Nous venons de voir RURAL, hier soir (28 janvier) au cinéville Laval en avant première avec la présence de Édouard Bergeon, qui nous plonge dans le quotidien de Jérôme Bayle, éleveur du Sud-Ouest et figure engagée de la ruralité. Alors là ! Jérome prend la parole …
Ce qui marque, c’est la force de conviction : une parole directe, une énergie de terrain, et une fidélité à des valeurs simples et exigeantes la famille, la transmission, le partage.

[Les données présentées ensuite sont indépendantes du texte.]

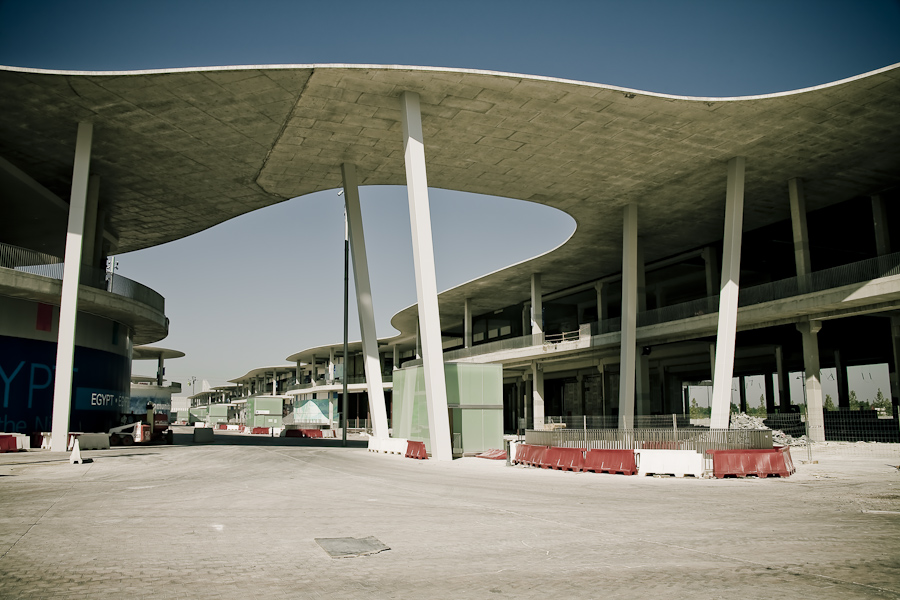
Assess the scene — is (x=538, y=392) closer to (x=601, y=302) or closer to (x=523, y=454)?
(x=601, y=302)

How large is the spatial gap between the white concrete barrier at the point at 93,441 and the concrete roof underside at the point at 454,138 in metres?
13.3

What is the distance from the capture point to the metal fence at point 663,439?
73.7 feet

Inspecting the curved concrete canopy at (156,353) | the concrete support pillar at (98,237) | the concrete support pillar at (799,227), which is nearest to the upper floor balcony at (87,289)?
the concrete support pillar at (98,237)

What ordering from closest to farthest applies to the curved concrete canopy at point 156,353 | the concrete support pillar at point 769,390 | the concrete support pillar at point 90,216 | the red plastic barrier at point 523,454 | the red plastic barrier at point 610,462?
the red plastic barrier at point 610,462
the red plastic barrier at point 523,454
the concrete support pillar at point 90,216
the concrete support pillar at point 769,390
the curved concrete canopy at point 156,353

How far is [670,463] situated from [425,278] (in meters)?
12.1

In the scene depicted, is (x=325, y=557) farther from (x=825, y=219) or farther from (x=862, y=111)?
(x=825, y=219)

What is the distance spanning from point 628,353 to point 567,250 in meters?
11.6

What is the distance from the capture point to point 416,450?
29.0 metres

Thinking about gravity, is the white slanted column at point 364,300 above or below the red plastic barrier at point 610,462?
above

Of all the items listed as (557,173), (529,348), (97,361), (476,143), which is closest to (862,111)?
(557,173)

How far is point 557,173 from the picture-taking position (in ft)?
114

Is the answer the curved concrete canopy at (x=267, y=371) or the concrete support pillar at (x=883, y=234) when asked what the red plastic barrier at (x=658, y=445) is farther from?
the curved concrete canopy at (x=267, y=371)

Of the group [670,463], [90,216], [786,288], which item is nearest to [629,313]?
[786,288]

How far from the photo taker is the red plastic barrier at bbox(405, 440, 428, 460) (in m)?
28.5
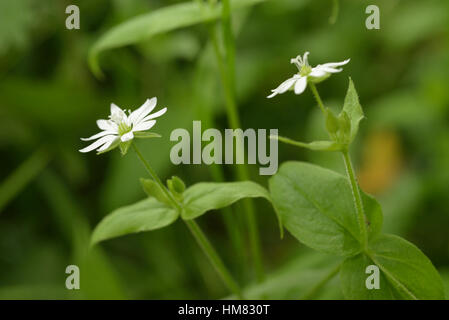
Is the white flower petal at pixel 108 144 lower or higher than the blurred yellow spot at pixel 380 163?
lower

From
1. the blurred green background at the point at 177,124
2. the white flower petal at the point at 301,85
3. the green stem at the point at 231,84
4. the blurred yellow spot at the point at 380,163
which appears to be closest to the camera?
the white flower petal at the point at 301,85

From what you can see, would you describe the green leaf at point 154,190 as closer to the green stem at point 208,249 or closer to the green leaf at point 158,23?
the green stem at point 208,249

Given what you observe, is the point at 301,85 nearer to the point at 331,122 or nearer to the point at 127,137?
the point at 331,122

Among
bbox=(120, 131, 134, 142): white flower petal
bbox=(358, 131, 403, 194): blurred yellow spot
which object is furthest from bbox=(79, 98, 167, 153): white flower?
bbox=(358, 131, 403, 194): blurred yellow spot

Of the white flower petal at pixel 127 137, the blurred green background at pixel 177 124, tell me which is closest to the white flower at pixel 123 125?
the white flower petal at pixel 127 137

Dans ce film, la campagne n’est pas un décor : c’est un socle. Et la ville n’est pas un juge : c’est un partenaire qui a besoin de comprendre. RURAL agit comme un pont : il relie la lumière des écrans à la réalité des étables, le bruit des boulevards à la patience des champs. Il rappelle que derrière chaque produit, il y a des choix, des risques, du travail, et une dignité.
RURAL revient aussi sur la crise agricole récente à travers ce parcours, avec une caméra au plus près, sans caricature et sans mépris.
C’est un film positif et moderne, qui montre une ruralité qui ne veut pas disparaître, et la force du collectif quand il s’agit de défendre ce qui nourrit le pays.
Nous vous invitons à aller le voir en salle, et à y emmener ceux qui pensent “connaître” l’agriculture sans l’avoir rencontrée. On ressort avec moins d’idées toutes faites, plus de respect, et surtout l’envie de renouer le dialogue entre la ville et les campagnes.